Etre quelqu’un d’autre

Ce n’est pas par hasard que la formulation « être acteur » est ambigüe, polysémique. Pour être un acteur, il faut d’abord être acteur de sa propre vie, de son propre rôle, donc y être actif. C’est le travail personnel, l’engagement, la posture, …. La pratique artistique est celle d’un acteur/actif. Tout à la fois, il est manifeste que la posture du chanteur/interprète est bien à l’identique de celle de l’acteur/comédien. Comme l’écrit Richard Powers, il s’agit d’être soi-même et quelqu’un d’autre ; quelqu’un d’autre en plus de soi-même. Donc, être capable d’excéder sa singularité, en « comprenant » l’autre, au sens fort du mot compréhension, dans l’attention extrême, l’intégration du son et du sens.
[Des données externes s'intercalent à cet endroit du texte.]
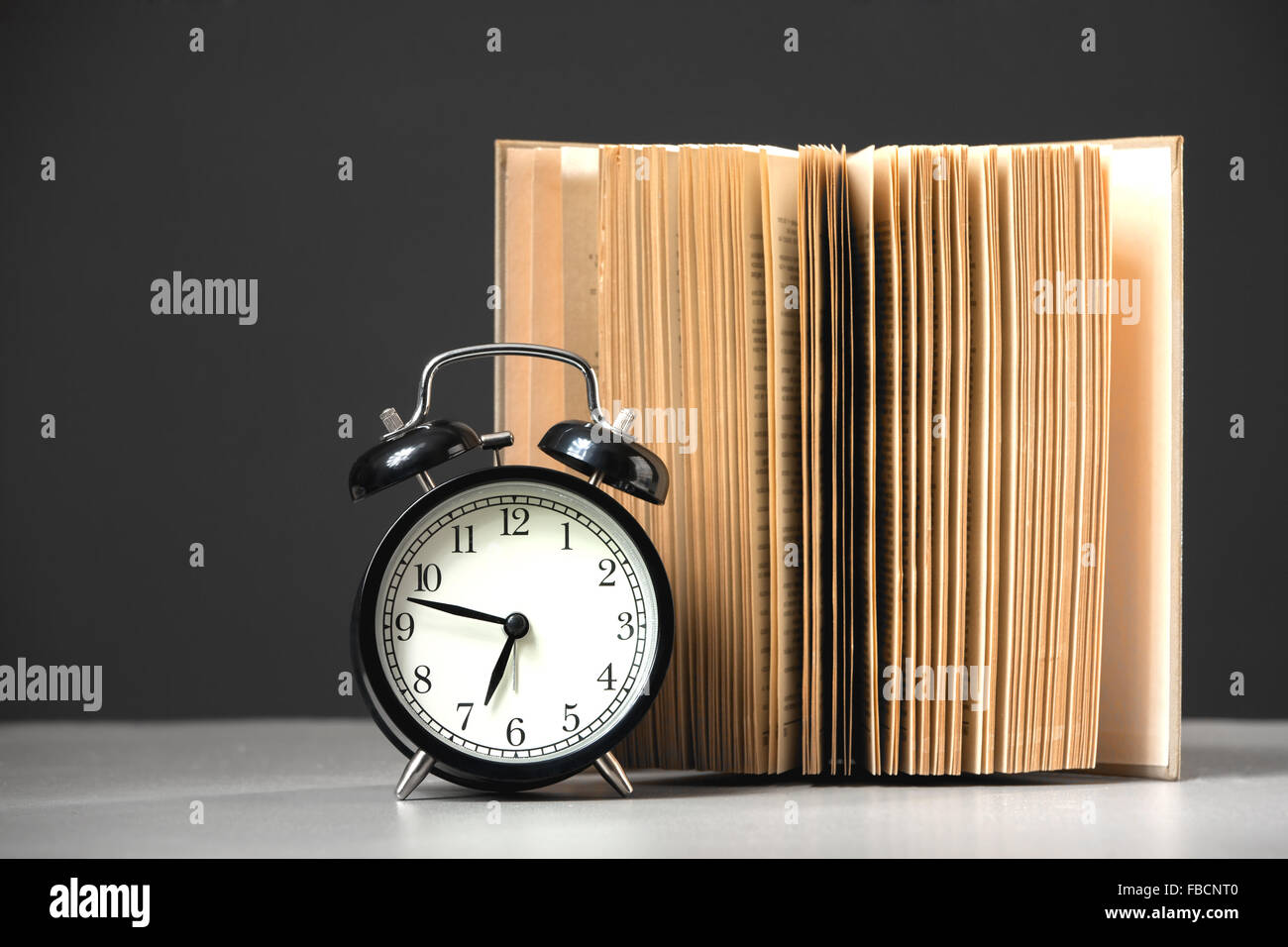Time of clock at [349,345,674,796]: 6:47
Tu dois devenir le porte-parole, l’instrument d’un autre. Un autre avec ses peurs, ses besoins, différents des tiens. Si tu te renfermes sur toi-même alors l’art peut aller se faire foutre. Si tu n’es pas capable d’être quelqu’un d’autre en plus de toi-même, ce n’est même pas la peine d’envisager de monter sur scène.
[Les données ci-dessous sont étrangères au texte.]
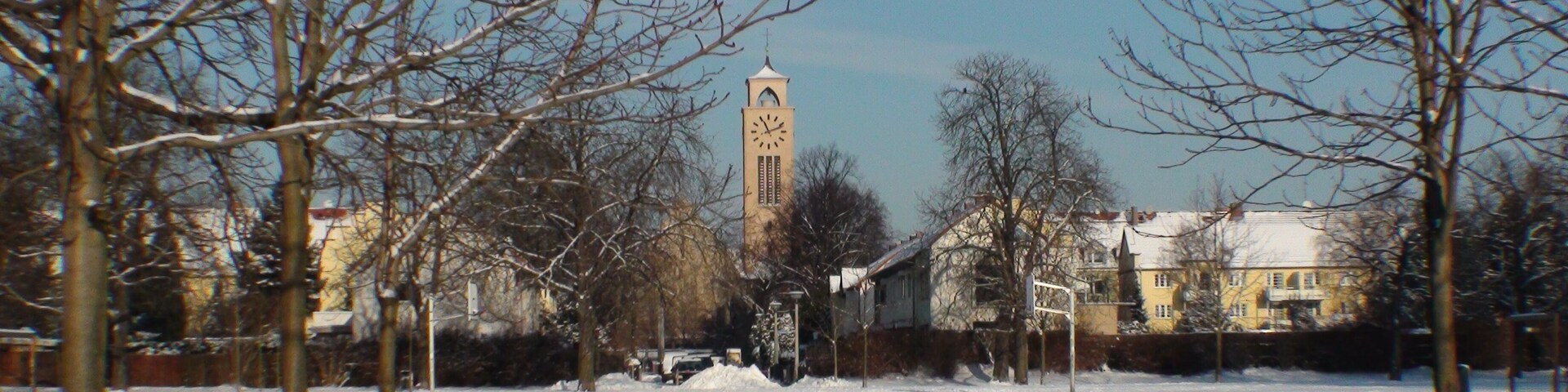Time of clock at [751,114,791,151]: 11:11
Richard POWERS, Le temps où nous chantions, p. 424

La vigilance du corps

L’œuvre d’art n’est pas académique, elle n’obéit à aucun dessein préconçu et n’exprime que la vénération extrême de la réceptivité ou, plus trivialement, de la vigilance extrême du corps vivant qui voit, écoute, devine, bouge, respire, chante. Les émotions de la vie ne sont au fond que des pas, confiait la grande danseuse Sylvie Guillem, je considère mon corps comme un instrument de découverte… Il faut parvenir, à chaque fois, à s’étonner, à se découvrir.